Kenya: Press Statement addressing Budgetary Allocation in Counties (14.10.2016)
Members of the Press,
Citizens of Kenya,
We address you today after recent coverage in the dailies portraying counties to be misusing funds allocated to them. County Governments have achieved much since the inception of the devolved system of governance and each county can readily demonstrate what they have achieved in each sector.
In line with this, the Council of Governors would like to clarify some things and the set the record straight.
ACCESS TO OVERDRAFT FACILITIES
• Counties are now able to access overdrafts from the Central bank for operations at 5% of the latest audited revenue and to be repaid within a year.
• The Central Bank of Kenya is in the process of preparing guideline since they have clearance from the Attorney General on the interpretation of the law in line with Article 212(b) of the Constitution of Kenya 2010 and Sec 140(1) of the PFM Act 2012.
• The borrowing will cushion Counties financial constraints necessitated by delay in disbursement of the equitable share from the National Treasury.
UTILIZATION OF FUNDS BY COUNTY GOVERNMENTS
• According to the Controller of Budgets report for the past nine months, County Governments spent Kshs.7.15 billion on domestic and foreign travel of which Kshs.2.9Billion by the County Assembly and Kshs.4.115 Billion by the County Executive.
• The National Government Ministries and departments spent Kshs.8.023Billion in the same period of which Kshs.2.6Billion was spent by the National Assembly.
• The report further indicates that the National Government spent Kshs.107.862Billion being 26.9% of the total recurrent expenditure (Kshs.400.33Billion) on other unclassified expenditure.

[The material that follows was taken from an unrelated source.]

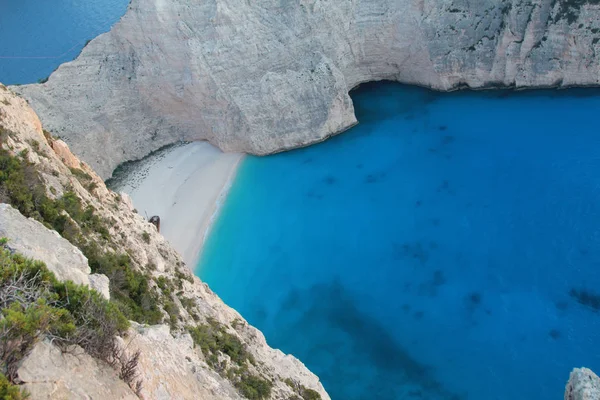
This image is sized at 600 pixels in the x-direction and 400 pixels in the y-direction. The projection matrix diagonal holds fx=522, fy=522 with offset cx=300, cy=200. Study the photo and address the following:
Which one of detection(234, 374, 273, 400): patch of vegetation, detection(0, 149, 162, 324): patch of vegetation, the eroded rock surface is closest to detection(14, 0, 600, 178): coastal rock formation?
detection(0, 149, 162, 324): patch of vegetation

WHAT DEVOLUTION HAS DONE FOR THE PEOPLE OF KENYA
• Since the advent of devolution, there is evidence to show that the people of Kenya have experienced a lot of positive change especially in service delivery. Health services are more accessible in the rural areas and more affordable. In 2012, there were 8,466 health centers and dispensaries, currently the numbers stand at 10,032 health facilities.
• Counties have employed more health care personnel. In 2013 there were 874 doctors and 6,620 nurses, the statics today stand at 1,302 doctors and 8,903 nurses in the county health facilities.
• Infant mortality rate has dropped to 39% per every 1000 live births as opposed 62% per every 1000 live births before devolution.
• In Agriculture there has been an increase in crop and livestock production. 132 Value addition projects have been instituted in 34 Counties; 1,021 greenhouses installed in 36 Counties; and 911 cattle dips have been constructed and rehabilitated in 28 Counties.
• 541,627 farmers have access to extension services with the aim of improving productivity.
• Counties have witnessed a 20% increase in enrollment of students in the ECD centers. In 2013, the ECD enrollment stood at 1,691,286, today it stands at 2,074,060. Additionally, 30,049 teachers and assistants have been recruited to cater for the increased enrollment.
• County Governments have refurbished over 598 centers, built over 5,951 ECD centers and equipped them with desks in a bid to ensuring that pre-school children learn in a conducive environment.
• Counties have embraced innovative and advanced technologies like the Pro-base road construction technology which is cost effective, durable and easy to maintain. Between 2013 and 2016, County Governments have tarmacked 379 kilometers of road and constructed 35,934 kilometers of all-weather road. Furthermore, 19,148 kilometers of new roads have been opened up and 9,572 kilometers of road rehabilitated.
• In trade, new markets for locals have been constructed to facilitate trade in the counties. The numbers of markets have grown from 362 markets to 651 markets.
• In 2013, there were 1,396 cooperatives which have since grown to 1,806 cooperatives with a turnover of KES 56 billion. The Cooperative societies in Kenya are now employing more than 300,000 people besides providing opportunities for self-employment to many more.